The plaintiffs included Senators Barry Goldwater, Strom Thurmond, Carl Curtis, Jake Garn, Orrin Hatch, Jesse A. Helms; Senator-Elect Gordon Humphrey; and Congressmen Robert Bauman, Steve Symms, Larry McDonald, Robert Daniel, Bob Stump, Eldon Rudd, John Ashbrook, and George Hansen.

The defendants of the appeals court include President Jimmy Carter and Secretary of State Cyrus Vance.

==Cause of the Plaintiff's Appeal==
The cause of the court of appeals by the plaintiffs was what the plaintiffs saw, and alleged, as the president's "unconstitutional" termination of the 1954 Defense Treaty with Republic of China, violation of Article II and Article VI of the U.S. Constitution and Public Law 95-384.

According to Professor Joshua Kastenberg at the University of New Mexico's law school in his Goldwater v. Carter: Foreign Policy, China, and the Resurgence of Executive Branch Primacy (Kansas, 2023), the alliance Goldwater built was outside of the Republican center but they argued that if a president could revoke a treaty then NATO was at risk.

==Order on Goldwater v. Carter by Judge Gasch==
Judge Oliver Gasch upon consideration of the plaintiff's motion to alter or amend the Court's judgment on the case on June 6, 1979, gave the following orders:

1. That the plaintiff's motion to alter or mend the judgment of June 6, 1979 be granted
2. That the defendants' motion to dismiss is denied
3. That the plaintiff's cross-motion for summary judgment be granted
4. The judgment of the Court that defendant President Carter's notice of termination of the 1954 Mutual Defense Treaty Between the United States and the Republic of China must receive the approval of two-thirds of the United States Senate or a majority of both houses of Congress
5. That defendant Secretary of State Cyrus R. Vance and his subordinate officers be enjoined from taking any action to implement the President's notice of termination.

Notice of the appeal was entered on October 17, 1979, and written by Alice Daniel, Acting Assistant Attorney General and signed by Attorney David J. Anderson.

==Quotes==

Prudential considerations persuade me that a dispute between Congress and the President is not ready for judicial review unless and until each branch has taken action asserting its constitutional authority ... The Judicial Branch should not decide issues affecting the allocation of power between the President and Congress until the political branches reach a constitutional impasse.
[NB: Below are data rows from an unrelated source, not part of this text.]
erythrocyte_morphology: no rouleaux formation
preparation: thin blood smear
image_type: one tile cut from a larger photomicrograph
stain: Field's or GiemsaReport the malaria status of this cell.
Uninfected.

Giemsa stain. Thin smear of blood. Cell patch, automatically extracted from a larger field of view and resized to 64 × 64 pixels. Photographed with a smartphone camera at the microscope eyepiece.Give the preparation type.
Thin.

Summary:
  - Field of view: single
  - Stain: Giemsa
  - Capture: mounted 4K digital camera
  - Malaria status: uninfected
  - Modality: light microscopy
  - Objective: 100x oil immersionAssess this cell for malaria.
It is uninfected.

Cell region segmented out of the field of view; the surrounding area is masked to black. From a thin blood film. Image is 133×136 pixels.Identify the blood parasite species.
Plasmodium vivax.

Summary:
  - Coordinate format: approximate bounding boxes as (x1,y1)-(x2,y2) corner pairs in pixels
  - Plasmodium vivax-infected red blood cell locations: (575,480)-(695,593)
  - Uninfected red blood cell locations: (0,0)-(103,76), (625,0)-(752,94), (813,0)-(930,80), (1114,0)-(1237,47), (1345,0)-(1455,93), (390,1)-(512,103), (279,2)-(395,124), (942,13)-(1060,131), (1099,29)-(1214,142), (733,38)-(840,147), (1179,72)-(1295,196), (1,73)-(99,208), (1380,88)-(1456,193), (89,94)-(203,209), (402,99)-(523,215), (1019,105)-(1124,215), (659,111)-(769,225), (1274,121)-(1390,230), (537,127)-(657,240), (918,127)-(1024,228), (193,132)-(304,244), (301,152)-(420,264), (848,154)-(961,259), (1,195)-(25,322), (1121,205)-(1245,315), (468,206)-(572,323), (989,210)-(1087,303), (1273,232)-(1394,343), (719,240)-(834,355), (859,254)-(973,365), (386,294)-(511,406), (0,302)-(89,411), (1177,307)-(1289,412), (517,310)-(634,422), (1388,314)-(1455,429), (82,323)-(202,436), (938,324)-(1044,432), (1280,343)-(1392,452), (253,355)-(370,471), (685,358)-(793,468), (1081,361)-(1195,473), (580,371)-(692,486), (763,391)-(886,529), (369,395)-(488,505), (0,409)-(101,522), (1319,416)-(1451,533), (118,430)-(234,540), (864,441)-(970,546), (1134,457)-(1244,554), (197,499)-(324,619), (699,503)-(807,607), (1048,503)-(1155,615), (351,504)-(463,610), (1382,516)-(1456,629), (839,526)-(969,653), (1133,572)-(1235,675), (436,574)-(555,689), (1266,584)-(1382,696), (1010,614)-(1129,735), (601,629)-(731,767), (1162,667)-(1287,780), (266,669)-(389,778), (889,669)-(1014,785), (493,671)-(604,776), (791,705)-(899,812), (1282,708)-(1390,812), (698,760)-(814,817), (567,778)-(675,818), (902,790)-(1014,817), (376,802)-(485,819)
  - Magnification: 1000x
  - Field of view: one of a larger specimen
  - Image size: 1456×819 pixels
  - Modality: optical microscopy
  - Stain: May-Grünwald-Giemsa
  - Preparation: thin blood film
Otherwise, we would encourage small groups or even individual Members of Congress to seek judicial resolution of issues before the normal political process has the opportunity to resolve the conflict.

If the Congress, by appropriate formal action, had challenged the President's authority to terminate the treaty with Taiwan, the resulting uncertainty could have serious consequences for our country. In that situation, it would be the duty of this Court to resolve the issue.
— Justice Powell in his opinion

I am of the view that the basic question presented by the petitioners in this case is "political" and therefore nonjusticiable because it involves the authority of the President in the conduct of our country's foreign relations and the extent to which the Senate or the Congress is authorized to negate the action of the President.
— Justice Rehnquist in his opinion

The issue of decisionmaking authority must be resolved as a matter of constitutional law, not political discretion; accordingly, it falls within the competence of the courts
— Justice Brennan in his dissenting opinion

==Conclusion==
While dismissing the case of Goldwater v. Carter, the Supreme Court left open the question of the constitutionality of President Carter's actions. In their concurrences Powell and Rehnquist merely questioned the judicial merit of the case itself; they did not explicitly approve Carter's action. Moreover, Powell even stated that this could be a valid constitutional issue. Four of the justices objected to the "indefensible" decision that the case could be disposed of without oral argument.

Article II, Section II of the Constitution merely states that the President cannot make treaties without a Senate majority two-thirds vote. As it stands now, there is no official ruling on whether the President has the power to break a treaty without the approval of Congress.